** Extract provided follows **

Travelblogue I: Solstice

I left on a road trip on the longest day of the longest year. I would drive with the promise of enduring light, the road unrolling over the darkness of months of stress, grief, confusion, and ill health: a slate-wiping or a full immersion baptism—either way, it would happen with music, sky, and a game-like hunt for the best gas prices and cleanest restrooms.

In German, there is an imposing word: Vergangenheitsbewältigung. It means, quite literally, mastering the past. In a German context, it refers to the guilt-filled prospect of dealing with the Nazi past. In my own consideration of recent events, it was less a need to master them as it was an urgent desire to be IN them. My father, to whom I was close and from whom I received many of the traits that make me who I am, had died before the holidays—taking my identity mirror with him.

But just as I was about to dive, in earnest, into the process of grieving his loss, I came down with bacterial meningitis. That was followed by the discovery that the organism had gained entry through a small hole in the front of my skull, through which cerebrospinal fluid was leaking out my nose. What I thought was months-long sinusitis turned out to be my very brain fluid flowing away. Months of hospitalization, surgery to repair the leak, and tiresome recovery later, I packed my new little car and turned my face toward home: the South.

** End of Extract provided **

> [Exercises to complete]
a - Translate this sentence from the road-trip essay into Spanish: "What I thought was months-long sinusitis turned out to be my very brain fluid flowing away."
b - Extend the road-trip essay with one more paragraph that picks up after its final sentence.

** Supplied entries follows **

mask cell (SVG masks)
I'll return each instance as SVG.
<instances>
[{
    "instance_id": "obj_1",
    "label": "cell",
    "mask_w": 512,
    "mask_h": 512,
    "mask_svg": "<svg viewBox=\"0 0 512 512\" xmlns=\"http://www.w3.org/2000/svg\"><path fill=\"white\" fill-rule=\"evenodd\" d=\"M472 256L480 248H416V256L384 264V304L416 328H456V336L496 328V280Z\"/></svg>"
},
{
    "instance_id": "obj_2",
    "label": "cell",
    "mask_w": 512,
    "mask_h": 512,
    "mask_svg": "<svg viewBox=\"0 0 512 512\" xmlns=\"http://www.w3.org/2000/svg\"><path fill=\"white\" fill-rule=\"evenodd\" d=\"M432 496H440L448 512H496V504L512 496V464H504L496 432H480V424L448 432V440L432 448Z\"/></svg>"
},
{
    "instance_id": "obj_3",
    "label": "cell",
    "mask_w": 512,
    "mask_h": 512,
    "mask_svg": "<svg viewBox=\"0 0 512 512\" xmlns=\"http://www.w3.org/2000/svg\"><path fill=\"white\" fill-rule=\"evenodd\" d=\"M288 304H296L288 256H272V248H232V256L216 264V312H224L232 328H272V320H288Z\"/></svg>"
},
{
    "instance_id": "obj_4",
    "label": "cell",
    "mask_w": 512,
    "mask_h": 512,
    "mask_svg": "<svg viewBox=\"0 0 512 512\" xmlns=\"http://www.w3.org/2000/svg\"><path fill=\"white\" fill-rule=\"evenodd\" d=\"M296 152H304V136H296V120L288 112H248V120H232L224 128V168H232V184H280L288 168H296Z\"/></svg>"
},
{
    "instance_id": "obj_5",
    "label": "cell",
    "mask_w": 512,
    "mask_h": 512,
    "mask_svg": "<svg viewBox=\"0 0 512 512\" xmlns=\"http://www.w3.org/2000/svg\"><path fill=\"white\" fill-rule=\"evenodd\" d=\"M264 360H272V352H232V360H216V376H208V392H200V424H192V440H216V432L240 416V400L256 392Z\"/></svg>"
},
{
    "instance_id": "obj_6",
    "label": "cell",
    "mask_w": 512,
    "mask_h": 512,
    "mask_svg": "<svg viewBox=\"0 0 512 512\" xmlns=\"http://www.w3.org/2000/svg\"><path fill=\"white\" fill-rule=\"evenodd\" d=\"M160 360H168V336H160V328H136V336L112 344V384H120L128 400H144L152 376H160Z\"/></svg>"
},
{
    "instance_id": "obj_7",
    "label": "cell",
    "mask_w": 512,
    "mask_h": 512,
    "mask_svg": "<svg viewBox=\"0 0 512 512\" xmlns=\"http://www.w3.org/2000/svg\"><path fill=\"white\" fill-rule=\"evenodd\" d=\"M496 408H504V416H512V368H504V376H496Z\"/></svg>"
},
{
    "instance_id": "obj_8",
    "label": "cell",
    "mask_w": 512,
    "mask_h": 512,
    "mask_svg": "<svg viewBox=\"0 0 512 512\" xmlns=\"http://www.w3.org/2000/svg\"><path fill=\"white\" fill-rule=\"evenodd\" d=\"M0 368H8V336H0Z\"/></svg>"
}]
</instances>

** End of Supplied entries **

> [Answers given]
a - Lo que yo creía que era una sinusitis de meses resultó ser mi propio líquido cerebral escapándose.

b -
I only stayed on I-5 from Seattle to Roseburg, OR, at which point I took the “wagon road” over the hills toward Coos Bay and picked up US 101. Still—at one and the same time—wound up and depleted, still set-jawed, I tried to inhabit the role of Middle-Aged Woman On Epic Road Trip, Considering Loss and Identity, Remembering Who She Was and Is. I put on the right clothes, I donned the jaunty cap, I cued up the proper tunes. But I was acting. Mostly I felt like a fraud. Mostly I fought the urge to check email from work. Mostly I stumbled over song lyrics and shifted in my seat, gripping the wheel a little too tightly.  But I committed to the role, and by the time I rounded the bend in Port Orford and saw full-out ocean—the waves-crashing-against-craggy-coast kind—I felt my brow starting to unfurrow. I stopped at the first “vista point” and stood on the cliff, listening and breathing in this different air from downtown Seattle for a while, and then pressed on to my first overnight of the trip: Crescent City, California.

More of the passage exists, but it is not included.